Autre allégorie de la finitude humaine : la combustion. Comme celle, filmée par Ismaïl Bahri, de la feuille de papier qui se consume lentement à partir d’un petit trou trou fait en son centre, par une cigarette  peut-être, et qui s’élargit jusqu’à la faire disparaître des mains qui la tiennent…

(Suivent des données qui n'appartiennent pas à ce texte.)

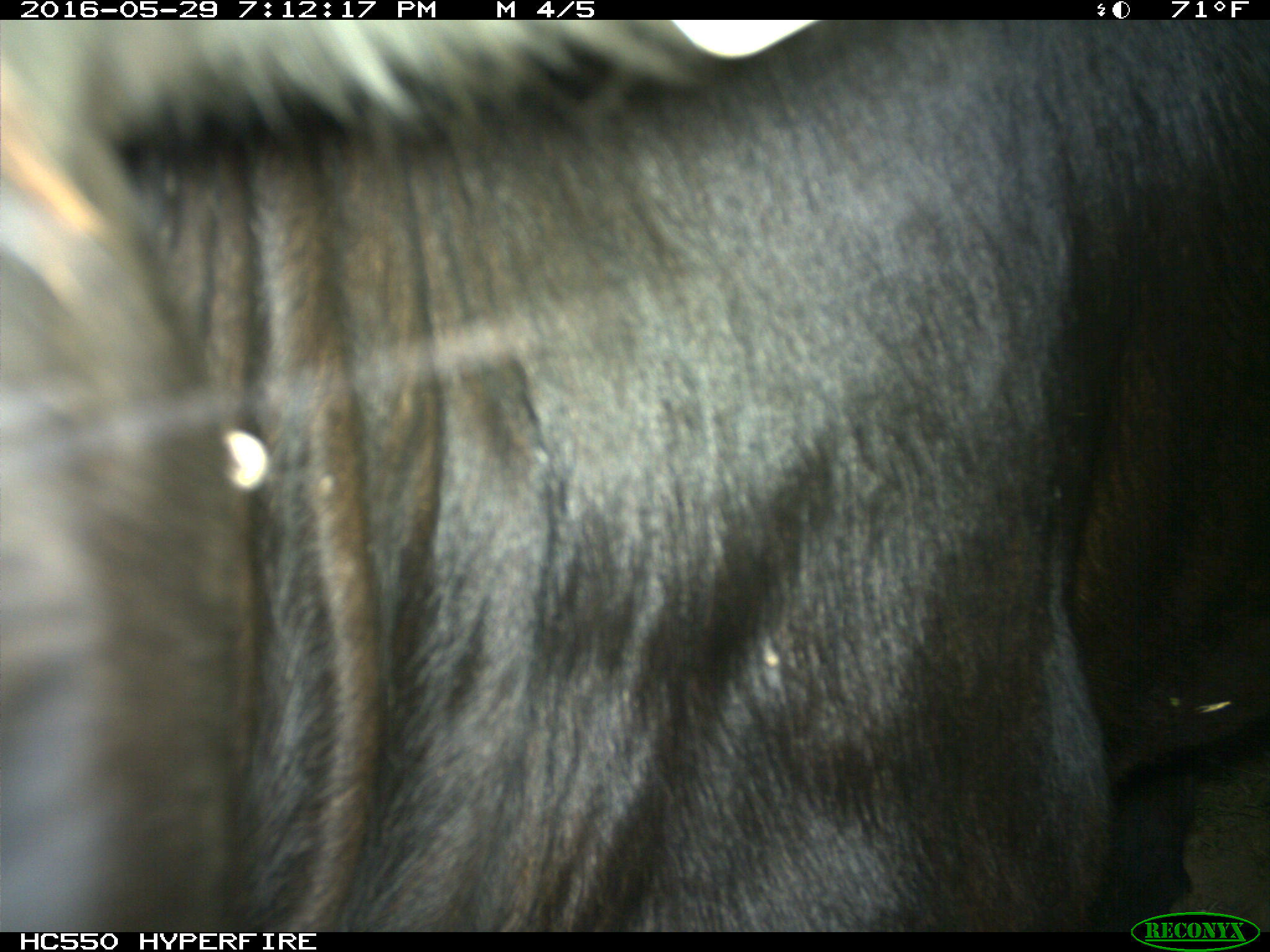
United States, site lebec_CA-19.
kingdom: Animalia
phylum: Chordata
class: Mammalia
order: Artiodactyla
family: Bovidae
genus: Bos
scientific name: Bos taurus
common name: domestic cow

Le visiteur, une fois dehors, se dit que le château de Rentilly devenu  sculpture d’acier – dont on peut se demander  si elle enferme quelque chose ou rien –  était l’écrin parfait pour accueillir cette exploration artistique du Néant…

Le château de Rentilly, mars 2020 © db

 

(1) Une semaine après son inauguration, le 8 mars 2020, l’exposition a dû fermer ses portes au public en raison des mesures sanitaires de confinement liées à la pandémie de Covid-19. La date initiale de clôture est le 5 juillet 202
(2) Situé au coeur du Parc culturel de Rentilly (Seine-et-Marne), le château a rouvert ses portes en novembre 2014 après d’importants travaux de réhabilitation. C’est une véritable métamorphose de l’édifice qui a été accomplie par l’artiste Xavier Veilhan et son équipe. Une façade-miroir en acier inoxydable a fait de ce château une sculpture, en totale cohérence avec un lieu dédié à la diffusion de l’art contemporain auprès du grand public.
Pour en savoir plus, lire l’article consacré à la première exposition « Explore », en 2014.
(Voir aussi les articles publiés sur des expositions en 2018 et 2019)
(3) L’ouvrage de Jacques-Fabien Gautier d’Agoty fait partie de la collection Trésors de la bibliothèque des Beaux-Arts de Paris qui propose, en réalisant des fac-similés, de faire connaître au public, dans une édition contemporaine introduite par le texte d’un historien actuel, les nombreux ouvrages, manuscrits, portfolio et gravures du fonds de la bibliothèque ancienne des Beaux-Arts.
(4) Jean de Loisy  a pris ses fonctions en janvier 2019, après avoir été de 2011 à 2018 le directeur du Palais de Tokyo.
(5) L’Exposition a été conçue à l’invitation de Xavier Franceschi, directeur du Frac Île-de-France, sur une idée de Jean de Loisy, développée et réalisée par Simona Dvořáková, César Kaci (commissaires résidents aux Beaux-Arts de Paris), Sarah Konté, Yannis Ouaked, Violette Wood, Kenza Zizi (étudiants de la filière Métiers de l’exposition *), sous la direction de Jean de Loisy et de Thierry Leviez, en collaboration avec les équipes du Frac Île-de-France et du Parc culturel de Rentilly – Michel Chartier.
* Cette nouvelle filière professionnalisante, élaborée en partenariat avec le Palais de Tokyo, est proposée aux étudiants de 3e année.
(6) Photographe d’architecture, Lucien Hervé (1910-2007) est surtout connu pour sa collaboration avec Le Corbusier dont il était le photographe attitré.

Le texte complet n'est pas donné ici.